## EXERCISE INSTRUCTIONS
Nothing but the lines from the one containing "How far removed" through the last line should be written out, please, exactly as they stand.

>> START

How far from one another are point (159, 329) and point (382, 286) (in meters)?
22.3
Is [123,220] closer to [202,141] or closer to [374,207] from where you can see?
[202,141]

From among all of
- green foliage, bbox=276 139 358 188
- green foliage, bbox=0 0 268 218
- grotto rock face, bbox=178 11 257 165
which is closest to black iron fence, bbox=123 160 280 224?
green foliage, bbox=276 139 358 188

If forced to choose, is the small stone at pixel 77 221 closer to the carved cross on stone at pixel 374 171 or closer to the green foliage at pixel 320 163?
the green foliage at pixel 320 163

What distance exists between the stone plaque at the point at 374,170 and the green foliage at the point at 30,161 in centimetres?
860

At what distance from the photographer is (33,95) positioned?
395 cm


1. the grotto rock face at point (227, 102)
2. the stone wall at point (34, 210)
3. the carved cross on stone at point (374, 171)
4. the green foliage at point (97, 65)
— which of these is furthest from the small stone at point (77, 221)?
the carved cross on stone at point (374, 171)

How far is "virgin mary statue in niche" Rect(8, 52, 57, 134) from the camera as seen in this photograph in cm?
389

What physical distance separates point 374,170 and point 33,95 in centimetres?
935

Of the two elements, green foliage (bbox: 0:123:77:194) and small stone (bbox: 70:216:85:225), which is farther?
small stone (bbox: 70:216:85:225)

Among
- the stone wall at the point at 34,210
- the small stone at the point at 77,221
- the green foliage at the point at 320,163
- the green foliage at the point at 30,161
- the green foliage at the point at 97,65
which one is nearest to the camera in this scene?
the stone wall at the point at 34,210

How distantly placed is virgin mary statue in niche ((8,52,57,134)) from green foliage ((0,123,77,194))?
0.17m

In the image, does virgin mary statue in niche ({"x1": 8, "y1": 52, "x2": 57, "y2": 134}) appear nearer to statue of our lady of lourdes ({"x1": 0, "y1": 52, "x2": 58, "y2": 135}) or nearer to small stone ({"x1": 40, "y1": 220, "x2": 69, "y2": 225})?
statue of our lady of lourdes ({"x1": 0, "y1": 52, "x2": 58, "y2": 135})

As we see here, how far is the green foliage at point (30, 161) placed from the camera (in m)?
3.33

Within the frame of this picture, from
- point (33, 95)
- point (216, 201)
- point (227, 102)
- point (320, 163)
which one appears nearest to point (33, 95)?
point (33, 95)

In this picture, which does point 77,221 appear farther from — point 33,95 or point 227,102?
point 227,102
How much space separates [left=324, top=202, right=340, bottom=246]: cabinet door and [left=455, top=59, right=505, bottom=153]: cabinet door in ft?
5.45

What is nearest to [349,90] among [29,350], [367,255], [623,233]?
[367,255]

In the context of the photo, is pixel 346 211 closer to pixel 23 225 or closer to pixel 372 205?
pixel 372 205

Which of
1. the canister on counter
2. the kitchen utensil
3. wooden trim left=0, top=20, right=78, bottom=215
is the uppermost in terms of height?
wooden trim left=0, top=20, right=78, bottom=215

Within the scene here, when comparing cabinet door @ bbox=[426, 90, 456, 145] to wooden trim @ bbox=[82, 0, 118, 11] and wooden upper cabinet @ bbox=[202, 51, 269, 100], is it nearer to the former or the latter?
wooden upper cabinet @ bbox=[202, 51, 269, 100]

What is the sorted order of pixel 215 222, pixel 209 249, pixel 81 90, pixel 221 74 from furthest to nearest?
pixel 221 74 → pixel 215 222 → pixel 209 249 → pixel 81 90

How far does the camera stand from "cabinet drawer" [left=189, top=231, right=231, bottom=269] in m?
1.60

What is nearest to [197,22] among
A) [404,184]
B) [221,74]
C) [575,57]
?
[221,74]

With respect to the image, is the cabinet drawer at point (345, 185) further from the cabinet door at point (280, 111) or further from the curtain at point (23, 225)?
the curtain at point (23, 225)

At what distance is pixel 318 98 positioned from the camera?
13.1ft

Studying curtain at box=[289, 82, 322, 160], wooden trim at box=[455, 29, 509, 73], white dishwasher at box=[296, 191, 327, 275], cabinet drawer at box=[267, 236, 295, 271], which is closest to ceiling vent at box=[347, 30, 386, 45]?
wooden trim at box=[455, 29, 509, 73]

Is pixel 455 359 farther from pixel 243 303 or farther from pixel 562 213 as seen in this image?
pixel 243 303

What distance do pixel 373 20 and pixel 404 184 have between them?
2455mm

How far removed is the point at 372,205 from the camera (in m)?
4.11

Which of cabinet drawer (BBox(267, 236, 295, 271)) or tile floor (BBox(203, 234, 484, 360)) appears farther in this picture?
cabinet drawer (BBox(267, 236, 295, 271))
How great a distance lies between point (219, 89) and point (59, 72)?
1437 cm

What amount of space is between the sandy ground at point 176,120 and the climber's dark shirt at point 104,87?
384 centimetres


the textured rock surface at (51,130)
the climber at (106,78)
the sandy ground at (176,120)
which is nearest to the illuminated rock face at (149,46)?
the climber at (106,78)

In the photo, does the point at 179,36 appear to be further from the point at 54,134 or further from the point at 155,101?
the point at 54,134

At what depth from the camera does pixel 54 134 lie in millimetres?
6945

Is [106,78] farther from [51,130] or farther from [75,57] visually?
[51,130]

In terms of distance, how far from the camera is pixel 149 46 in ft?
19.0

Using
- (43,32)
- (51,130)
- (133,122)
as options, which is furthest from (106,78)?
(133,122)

>> END

## SOLUTION FOR THIS EXERCISE
How far removed is the point at 372,205 from the camera (in m)?
4.11

Which of cabinet drawer (BBox(267, 236, 295, 271)) or tile floor (BBox(203, 234, 484, 360)) appears farther in this picture?
cabinet drawer (BBox(267, 236, 295, 271))
How great a distance lies between point (219, 89) and point (59, 72)?
1437 cm

What amount of space is between the sandy ground at point 176,120 and the climber's dark shirt at point 104,87?
384 centimetres


the textured rock surface at (51,130)
the climber at (106,78)
the sandy ground at (176,120)
which is nearest to the illuminated rock face at (149,46)?
the climber at (106,78)

In the photo, does the point at 179,36 appear to be further from the point at 54,134 or further from the point at 155,101?
the point at 54,134

At what depth from the camera does pixel 54 134 lie in millimetres?
6945

Is [106,78] farther from [51,130] or farther from [75,57] visually?
[51,130]

In terms of distance, how far from the camera is pixel 149 46 in ft?
19.0

Using
- (43,32)
- (51,130)
- (133,122)
as options, which is furthest from (106,78)?
(133,122)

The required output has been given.